South Korean President Moon Jae-in, left, holds a private audience with Pope Francis at the Vatican on Oct. 18, 2018. Moon extended an invitation from North Korean leader Kim Jong-un for the pontiff to visit Pyongyang, and the pope said he is willing to make such a trip. [AP/YONHAP]

South Korean President Moon Jae-in, left, holds a private audience with Pope Francis at the Vatican on Oct. 18, 2018. Moon extended an invitation from North Korean leader Kim Jong-un for the pontiff to visit Pyongyang, and the pope said he is willing to make such a trip. [AP/YONHAP]

 
Pope Francis reaffirmed his willingness to visit North Korea, said a senior South Korean bishop Monday, recognizing the tremendous pain of the Korean people who have been separated for 70 years.
 
Bishop Lazarus You Heung-sik, who heads the Daejeon diocese, told Yonhap News Agency Saturday that the pope made the remarks in a meeting in the Vatican as South Korean Catholics are seeking a papal role in establishing peace on the Korean Peninsula.  
 
You said that the pope recognized how “painful it must be for the same people to live like separated families for 70 years,” since the 1950-53 Korean War, stressing that the Korean people should be able to “live together.”
 
The pontiff relayed he will visit North Korea if relevant preparations are completed, confirming that he was still willing to visit Pyongyang, should leader Kim Jong-un extend an official invitation.  
 
The idea of a first papal visit to Pyongyang gained momentum in 2018 amid a détente on the Korean Peninsula due to a series of inter-Korean and North-U.S. summits.

Stored data ::
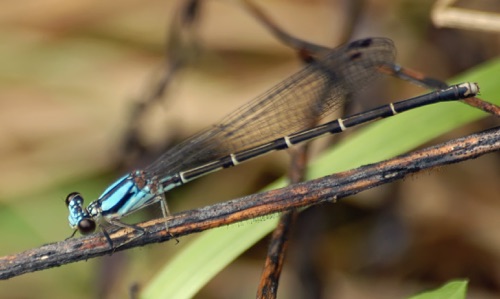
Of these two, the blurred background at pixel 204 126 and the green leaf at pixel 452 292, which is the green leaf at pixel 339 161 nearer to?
the green leaf at pixel 452 292

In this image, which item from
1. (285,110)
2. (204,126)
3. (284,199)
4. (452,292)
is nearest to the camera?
(452,292)

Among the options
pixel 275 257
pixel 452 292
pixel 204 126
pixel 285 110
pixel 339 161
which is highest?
pixel 204 126

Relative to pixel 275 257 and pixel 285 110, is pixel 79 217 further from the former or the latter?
pixel 275 257

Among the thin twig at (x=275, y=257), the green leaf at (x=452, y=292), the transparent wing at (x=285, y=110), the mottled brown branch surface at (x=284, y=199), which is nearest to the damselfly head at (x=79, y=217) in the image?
the transparent wing at (x=285, y=110)

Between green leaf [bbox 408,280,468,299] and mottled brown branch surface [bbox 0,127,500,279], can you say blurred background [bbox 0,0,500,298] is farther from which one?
green leaf [bbox 408,280,468,299]

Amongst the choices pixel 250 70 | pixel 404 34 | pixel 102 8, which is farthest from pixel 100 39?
pixel 404 34

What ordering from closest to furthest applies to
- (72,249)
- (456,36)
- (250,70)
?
(72,249) → (456,36) → (250,70)

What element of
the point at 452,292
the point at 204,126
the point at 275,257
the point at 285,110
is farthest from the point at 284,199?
the point at 204,126

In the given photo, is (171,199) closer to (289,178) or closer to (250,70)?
(250,70)
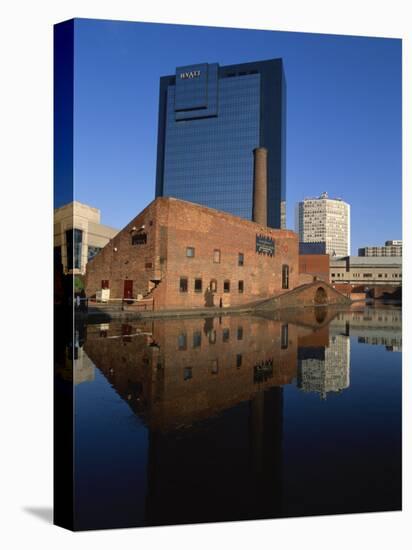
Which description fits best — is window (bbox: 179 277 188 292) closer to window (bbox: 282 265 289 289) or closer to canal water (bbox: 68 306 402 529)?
canal water (bbox: 68 306 402 529)

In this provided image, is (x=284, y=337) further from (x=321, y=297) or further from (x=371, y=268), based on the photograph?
(x=321, y=297)

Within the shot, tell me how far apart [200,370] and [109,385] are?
2584 mm

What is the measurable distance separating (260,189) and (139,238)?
59.2ft

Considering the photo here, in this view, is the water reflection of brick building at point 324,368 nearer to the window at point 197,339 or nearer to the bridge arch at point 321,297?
the window at point 197,339

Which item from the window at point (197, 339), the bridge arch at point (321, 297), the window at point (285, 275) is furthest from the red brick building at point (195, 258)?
the window at point (197, 339)

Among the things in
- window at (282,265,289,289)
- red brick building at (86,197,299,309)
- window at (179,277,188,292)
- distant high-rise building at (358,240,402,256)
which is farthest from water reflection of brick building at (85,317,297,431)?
window at (282,265,289,289)

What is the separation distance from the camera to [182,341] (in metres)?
15.8

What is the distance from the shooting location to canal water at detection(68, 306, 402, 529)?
5.69 metres

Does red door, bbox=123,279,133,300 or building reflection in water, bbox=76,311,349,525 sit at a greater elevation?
red door, bbox=123,279,133,300

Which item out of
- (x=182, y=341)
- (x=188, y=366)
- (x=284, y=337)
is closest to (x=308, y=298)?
(x=284, y=337)

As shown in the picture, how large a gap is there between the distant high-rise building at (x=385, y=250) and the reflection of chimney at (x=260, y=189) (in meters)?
26.1

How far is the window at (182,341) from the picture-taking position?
14764 mm

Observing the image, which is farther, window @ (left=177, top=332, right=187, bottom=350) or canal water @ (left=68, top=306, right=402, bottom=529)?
window @ (left=177, top=332, right=187, bottom=350)

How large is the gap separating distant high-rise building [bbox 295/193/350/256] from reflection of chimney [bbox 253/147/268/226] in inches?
943
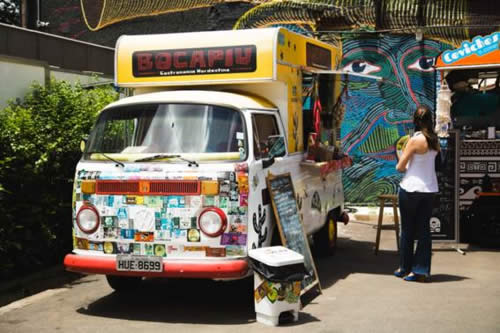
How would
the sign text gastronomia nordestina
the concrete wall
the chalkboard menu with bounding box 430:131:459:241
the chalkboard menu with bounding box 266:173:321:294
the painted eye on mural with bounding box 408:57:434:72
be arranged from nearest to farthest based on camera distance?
the chalkboard menu with bounding box 266:173:321:294 → the sign text gastronomia nordestina → the concrete wall → the chalkboard menu with bounding box 430:131:459:241 → the painted eye on mural with bounding box 408:57:434:72

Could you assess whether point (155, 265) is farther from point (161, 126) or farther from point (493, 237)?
point (493, 237)

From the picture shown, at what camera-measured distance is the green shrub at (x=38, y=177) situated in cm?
833

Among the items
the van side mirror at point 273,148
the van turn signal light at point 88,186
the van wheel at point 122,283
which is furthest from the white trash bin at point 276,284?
the van wheel at point 122,283

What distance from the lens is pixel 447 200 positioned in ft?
34.7

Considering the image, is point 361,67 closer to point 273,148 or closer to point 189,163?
point 273,148

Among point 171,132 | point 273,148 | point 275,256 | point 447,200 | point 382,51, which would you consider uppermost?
point 382,51

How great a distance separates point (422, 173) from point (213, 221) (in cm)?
293

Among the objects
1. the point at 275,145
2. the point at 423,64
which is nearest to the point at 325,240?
the point at 275,145

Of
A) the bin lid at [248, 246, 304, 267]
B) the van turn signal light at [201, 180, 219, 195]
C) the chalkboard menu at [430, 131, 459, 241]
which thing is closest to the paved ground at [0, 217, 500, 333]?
the bin lid at [248, 246, 304, 267]

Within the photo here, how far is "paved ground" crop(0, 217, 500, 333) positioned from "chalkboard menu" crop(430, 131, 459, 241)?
95 cm

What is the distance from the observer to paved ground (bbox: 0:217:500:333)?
22.0ft

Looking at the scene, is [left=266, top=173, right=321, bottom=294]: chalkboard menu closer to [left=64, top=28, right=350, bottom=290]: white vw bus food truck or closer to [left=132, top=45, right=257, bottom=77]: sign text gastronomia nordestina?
[left=64, top=28, right=350, bottom=290]: white vw bus food truck

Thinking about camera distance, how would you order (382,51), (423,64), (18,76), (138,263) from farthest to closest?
(382,51)
(423,64)
(18,76)
(138,263)

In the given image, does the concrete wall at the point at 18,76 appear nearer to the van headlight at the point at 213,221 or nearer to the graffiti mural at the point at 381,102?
the van headlight at the point at 213,221
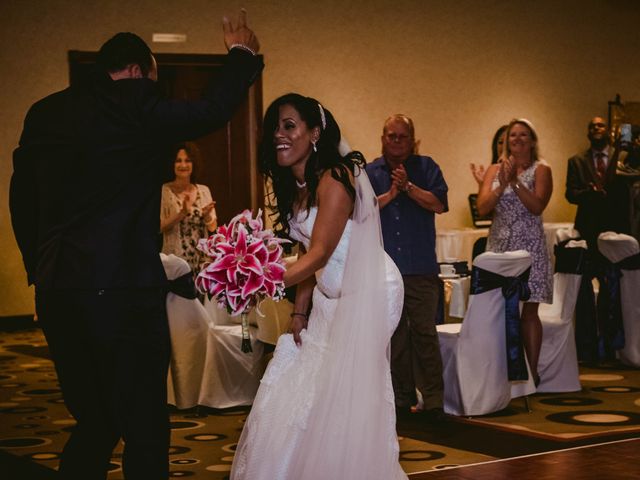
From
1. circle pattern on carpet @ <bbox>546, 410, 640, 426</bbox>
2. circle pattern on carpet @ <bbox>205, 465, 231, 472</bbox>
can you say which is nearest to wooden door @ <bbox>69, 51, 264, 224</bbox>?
circle pattern on carpet @ <bbox>546, 410, 640, 426</bbox>

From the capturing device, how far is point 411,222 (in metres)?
6.21

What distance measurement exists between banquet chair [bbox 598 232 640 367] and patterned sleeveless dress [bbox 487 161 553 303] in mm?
1600

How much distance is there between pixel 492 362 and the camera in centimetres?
611

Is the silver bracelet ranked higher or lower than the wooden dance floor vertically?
higher

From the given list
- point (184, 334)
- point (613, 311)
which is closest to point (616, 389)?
point (613, 311)

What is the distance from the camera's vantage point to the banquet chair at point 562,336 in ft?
22.4

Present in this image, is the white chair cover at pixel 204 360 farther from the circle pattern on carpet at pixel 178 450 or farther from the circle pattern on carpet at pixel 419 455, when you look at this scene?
the circle pattern on carpet at pixel 419 455

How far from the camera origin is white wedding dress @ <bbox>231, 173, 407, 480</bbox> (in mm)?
3576

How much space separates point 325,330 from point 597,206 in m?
5.89

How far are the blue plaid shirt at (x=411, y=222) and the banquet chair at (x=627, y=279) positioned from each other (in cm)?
224

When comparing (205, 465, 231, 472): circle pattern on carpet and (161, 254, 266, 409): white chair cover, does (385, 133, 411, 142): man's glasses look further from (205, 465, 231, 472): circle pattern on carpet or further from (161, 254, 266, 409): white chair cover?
(205, 465, 231, 472): circle pattern on carpet

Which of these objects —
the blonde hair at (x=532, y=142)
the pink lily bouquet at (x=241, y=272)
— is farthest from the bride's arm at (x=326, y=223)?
the blonde hair at (x=532, y=142)

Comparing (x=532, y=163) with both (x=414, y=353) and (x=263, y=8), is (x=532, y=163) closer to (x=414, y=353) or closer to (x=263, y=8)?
(x=414, y=353)

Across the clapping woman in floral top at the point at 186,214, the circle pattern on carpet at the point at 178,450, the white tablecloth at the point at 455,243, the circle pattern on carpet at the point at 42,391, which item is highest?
the clapping woman in floral top at the point at 186,214
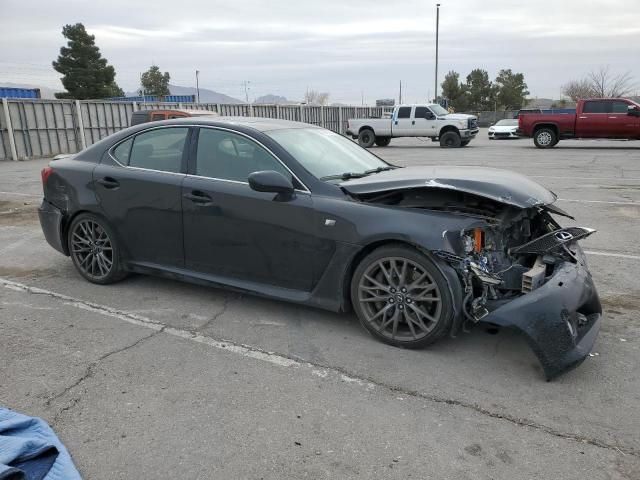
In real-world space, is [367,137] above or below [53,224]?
below

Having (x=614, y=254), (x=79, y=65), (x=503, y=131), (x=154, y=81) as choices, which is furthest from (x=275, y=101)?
(x=614, y=254)

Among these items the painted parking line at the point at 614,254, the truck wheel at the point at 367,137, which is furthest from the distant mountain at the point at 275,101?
the painted parking line at the point at 614,254

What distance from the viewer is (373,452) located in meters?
2.70

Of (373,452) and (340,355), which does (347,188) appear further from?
(373,452)

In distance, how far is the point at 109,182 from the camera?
4.93 meters

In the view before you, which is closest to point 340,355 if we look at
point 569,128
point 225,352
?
point 225,352

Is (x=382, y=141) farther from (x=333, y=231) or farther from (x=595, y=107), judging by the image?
(x=333, y=231)

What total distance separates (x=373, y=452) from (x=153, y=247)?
2.87m

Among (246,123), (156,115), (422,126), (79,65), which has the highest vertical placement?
(79,65)

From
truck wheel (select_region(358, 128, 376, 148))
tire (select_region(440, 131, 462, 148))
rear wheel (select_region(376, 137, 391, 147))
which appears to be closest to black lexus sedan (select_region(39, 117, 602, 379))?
tire (select_region(440, 131, 462, 148))

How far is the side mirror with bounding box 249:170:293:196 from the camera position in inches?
156

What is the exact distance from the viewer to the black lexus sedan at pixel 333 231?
3.58 metres

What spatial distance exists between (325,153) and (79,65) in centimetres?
5706

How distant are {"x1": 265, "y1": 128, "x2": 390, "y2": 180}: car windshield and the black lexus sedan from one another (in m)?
0.02
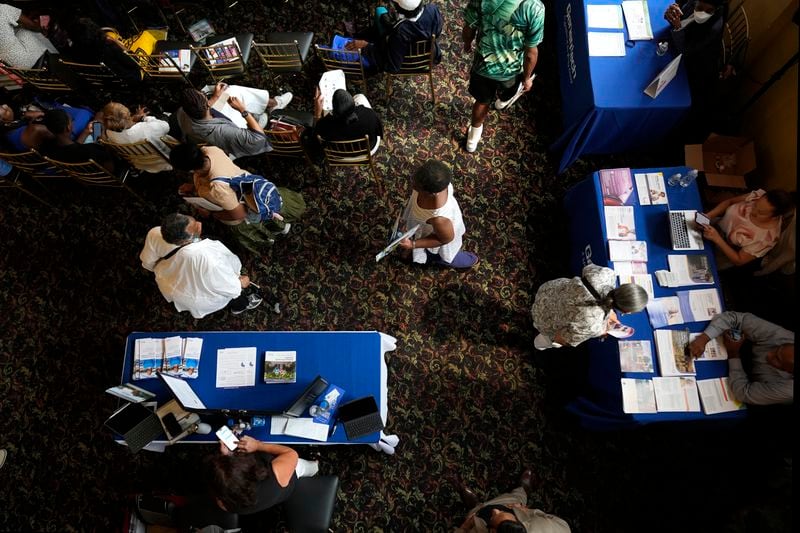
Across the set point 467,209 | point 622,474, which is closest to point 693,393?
point 622,474

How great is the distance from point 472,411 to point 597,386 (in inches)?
42.2

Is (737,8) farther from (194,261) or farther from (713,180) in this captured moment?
(194,261)

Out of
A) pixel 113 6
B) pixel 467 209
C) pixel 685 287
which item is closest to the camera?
pixel 685 287

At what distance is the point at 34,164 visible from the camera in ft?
14.1

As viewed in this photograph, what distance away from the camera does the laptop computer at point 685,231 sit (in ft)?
12.2

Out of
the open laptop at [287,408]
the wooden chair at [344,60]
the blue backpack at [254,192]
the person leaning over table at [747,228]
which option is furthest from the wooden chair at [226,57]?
the person leaning over table at [747,228]

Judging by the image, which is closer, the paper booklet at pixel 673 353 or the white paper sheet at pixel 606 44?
the paper booklet at pixel 673 353

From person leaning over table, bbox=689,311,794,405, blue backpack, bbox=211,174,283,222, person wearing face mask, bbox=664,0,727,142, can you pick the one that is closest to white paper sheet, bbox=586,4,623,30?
person wearing face mask, bbox=664,0,727,142

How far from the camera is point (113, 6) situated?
5.29 metres

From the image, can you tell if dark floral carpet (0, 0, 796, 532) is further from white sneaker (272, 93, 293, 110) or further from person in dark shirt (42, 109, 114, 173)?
person in dark shirt (42, 109, 114, 173)

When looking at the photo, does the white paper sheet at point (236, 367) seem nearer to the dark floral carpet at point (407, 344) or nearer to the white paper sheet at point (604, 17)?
the dark floral carpet at point (407, 344)

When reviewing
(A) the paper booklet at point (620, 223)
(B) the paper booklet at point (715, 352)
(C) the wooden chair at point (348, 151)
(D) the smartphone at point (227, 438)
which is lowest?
(B) the paper booklet at point (715, 352)

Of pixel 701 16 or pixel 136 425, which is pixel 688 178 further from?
pixel 136 425

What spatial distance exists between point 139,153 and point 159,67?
49.7 inches
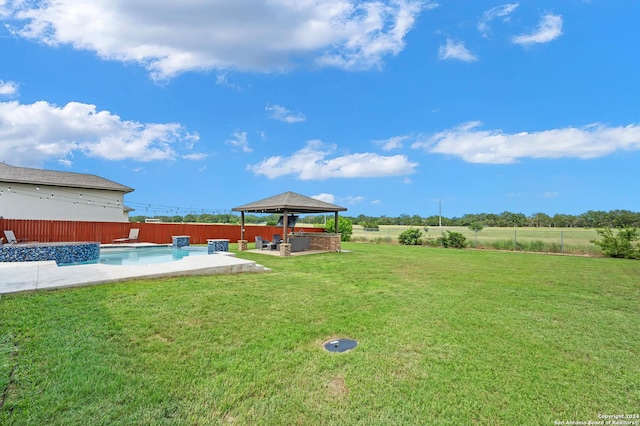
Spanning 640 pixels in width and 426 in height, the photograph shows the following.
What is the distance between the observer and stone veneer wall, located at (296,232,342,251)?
634 inches

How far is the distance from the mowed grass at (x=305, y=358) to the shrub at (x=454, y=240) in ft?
48.2

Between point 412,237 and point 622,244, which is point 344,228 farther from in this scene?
point 622,244

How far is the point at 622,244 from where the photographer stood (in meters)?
15.8

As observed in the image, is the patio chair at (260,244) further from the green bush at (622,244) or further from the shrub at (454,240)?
the green bush at (622,244)

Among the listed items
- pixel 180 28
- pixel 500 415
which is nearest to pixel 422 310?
pixel 500 415

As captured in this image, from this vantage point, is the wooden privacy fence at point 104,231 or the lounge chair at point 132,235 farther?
the lounge chair at point 132,235

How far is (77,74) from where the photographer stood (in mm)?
14133

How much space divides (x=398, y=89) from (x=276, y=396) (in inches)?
737

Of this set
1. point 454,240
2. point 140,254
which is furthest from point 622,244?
point 140,254

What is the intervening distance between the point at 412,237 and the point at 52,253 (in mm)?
20642

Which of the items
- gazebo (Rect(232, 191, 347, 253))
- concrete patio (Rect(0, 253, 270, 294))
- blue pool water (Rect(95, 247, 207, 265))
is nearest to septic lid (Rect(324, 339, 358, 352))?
concrete patio (Rect(0, 253, 270, 294))

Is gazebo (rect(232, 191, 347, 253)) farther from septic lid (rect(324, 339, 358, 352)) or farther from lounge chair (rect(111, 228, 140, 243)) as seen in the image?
septic lid (rect(324, 339, 358, 352))

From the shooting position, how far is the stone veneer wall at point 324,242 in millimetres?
16094

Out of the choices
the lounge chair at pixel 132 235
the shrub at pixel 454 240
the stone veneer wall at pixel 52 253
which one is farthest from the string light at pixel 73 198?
the shrub at pixel 454 240
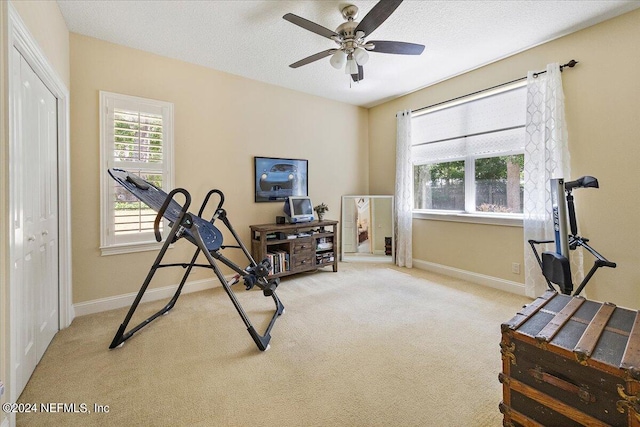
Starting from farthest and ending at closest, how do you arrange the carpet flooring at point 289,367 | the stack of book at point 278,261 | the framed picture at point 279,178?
1. the framed picture at point 279,178
2. the stack of book at point 278,261
3. the carpet flooring at point 289,367

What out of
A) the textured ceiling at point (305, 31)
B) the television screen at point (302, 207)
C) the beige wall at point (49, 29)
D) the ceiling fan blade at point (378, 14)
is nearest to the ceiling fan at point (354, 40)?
the ceiling fan blade at point (378, 14)

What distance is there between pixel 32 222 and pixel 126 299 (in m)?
1.40

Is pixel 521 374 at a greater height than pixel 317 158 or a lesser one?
lesser

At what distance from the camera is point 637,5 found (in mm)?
2426

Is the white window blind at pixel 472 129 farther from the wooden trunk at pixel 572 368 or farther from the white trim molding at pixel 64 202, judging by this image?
the white trim molding at pixel 64 202

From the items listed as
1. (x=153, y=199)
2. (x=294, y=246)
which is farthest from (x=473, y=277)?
(x=153, y=199)

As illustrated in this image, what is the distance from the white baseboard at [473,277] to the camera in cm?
337

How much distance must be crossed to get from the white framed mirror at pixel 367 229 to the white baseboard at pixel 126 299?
8.11 feet

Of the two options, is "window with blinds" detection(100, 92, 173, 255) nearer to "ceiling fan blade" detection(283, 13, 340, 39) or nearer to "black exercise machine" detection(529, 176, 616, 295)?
"ceiling fan blade" detection(283, 13, 340, 39)

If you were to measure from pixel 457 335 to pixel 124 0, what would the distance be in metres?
4.06

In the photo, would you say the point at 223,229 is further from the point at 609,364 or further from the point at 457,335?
the point at 609,364

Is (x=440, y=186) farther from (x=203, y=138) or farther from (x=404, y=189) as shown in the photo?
(x=203, y=138)

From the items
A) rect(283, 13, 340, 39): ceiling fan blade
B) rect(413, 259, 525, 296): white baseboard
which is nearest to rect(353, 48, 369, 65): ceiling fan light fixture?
rect(283, 13, 340, 39): ceiling fan blade

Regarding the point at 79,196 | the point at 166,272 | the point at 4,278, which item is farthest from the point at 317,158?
the point at 4,278
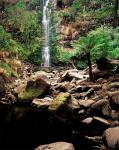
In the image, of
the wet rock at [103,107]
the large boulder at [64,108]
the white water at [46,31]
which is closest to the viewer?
the wet rock at [103,107]

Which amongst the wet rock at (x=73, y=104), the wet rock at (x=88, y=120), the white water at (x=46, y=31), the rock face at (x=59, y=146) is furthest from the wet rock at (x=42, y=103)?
the white water at (x=46, y=31)

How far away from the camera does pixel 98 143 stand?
860 cm

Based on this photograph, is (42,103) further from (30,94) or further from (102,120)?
(102,120)

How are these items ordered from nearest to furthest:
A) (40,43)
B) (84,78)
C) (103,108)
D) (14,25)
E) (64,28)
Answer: (103,108) → (84,78) → (14,25) → (40,43) → (64,28)

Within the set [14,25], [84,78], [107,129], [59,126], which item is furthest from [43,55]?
[107,129]

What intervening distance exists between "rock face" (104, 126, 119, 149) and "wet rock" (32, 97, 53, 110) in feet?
7.37

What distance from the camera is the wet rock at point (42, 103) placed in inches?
397

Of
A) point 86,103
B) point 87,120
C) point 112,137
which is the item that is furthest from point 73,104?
point 112,137

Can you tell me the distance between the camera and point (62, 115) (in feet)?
31.2

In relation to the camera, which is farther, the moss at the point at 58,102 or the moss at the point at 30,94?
the moss at the point at 30,94

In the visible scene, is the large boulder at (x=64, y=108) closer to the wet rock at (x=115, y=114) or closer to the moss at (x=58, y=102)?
the moss at (x=58, y=102)

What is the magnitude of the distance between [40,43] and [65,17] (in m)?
4.40

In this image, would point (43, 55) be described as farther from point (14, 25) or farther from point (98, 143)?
point (98, 143)

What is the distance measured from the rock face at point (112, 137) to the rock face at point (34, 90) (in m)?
3.11
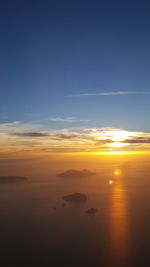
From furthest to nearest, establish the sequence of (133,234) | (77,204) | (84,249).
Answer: (77,204), (133,234), (84,249)

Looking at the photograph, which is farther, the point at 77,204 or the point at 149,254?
the point at 77,204

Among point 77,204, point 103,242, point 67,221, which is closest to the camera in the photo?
point 103,242

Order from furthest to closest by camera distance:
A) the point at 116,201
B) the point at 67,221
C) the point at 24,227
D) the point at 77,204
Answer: the point at 116,201, the point at 77,204, the point at 67,221, the point at 24,227

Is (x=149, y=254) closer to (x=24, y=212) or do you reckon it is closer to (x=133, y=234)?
(x=133, y=234)

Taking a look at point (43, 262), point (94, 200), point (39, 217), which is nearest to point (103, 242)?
point (43, 262)

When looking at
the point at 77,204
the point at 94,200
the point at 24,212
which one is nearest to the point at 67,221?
the point at 24,212

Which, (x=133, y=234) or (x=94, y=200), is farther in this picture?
(x=94, y=200)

TASK INSTRUCTIONS :: Summarize the news report about Pope Francis and North Korea in exactly two sentences. Rely only on the news report when doing this work.

ANSWER BOX :: According to Bishop Lazarus You Heung-sik of the Daejeon diocese, Pope Francis reaffirmed his willingness to visit North Korea and recognized the pain of Koreans who have lived like separated families for 70 years. The pope said he would go once relevant preparations are completed and if Kim Jong-un extends an official invitation, an idea that gained momentum in 2018 amid a détente brought on by inter-Korean and North-U.S. summits.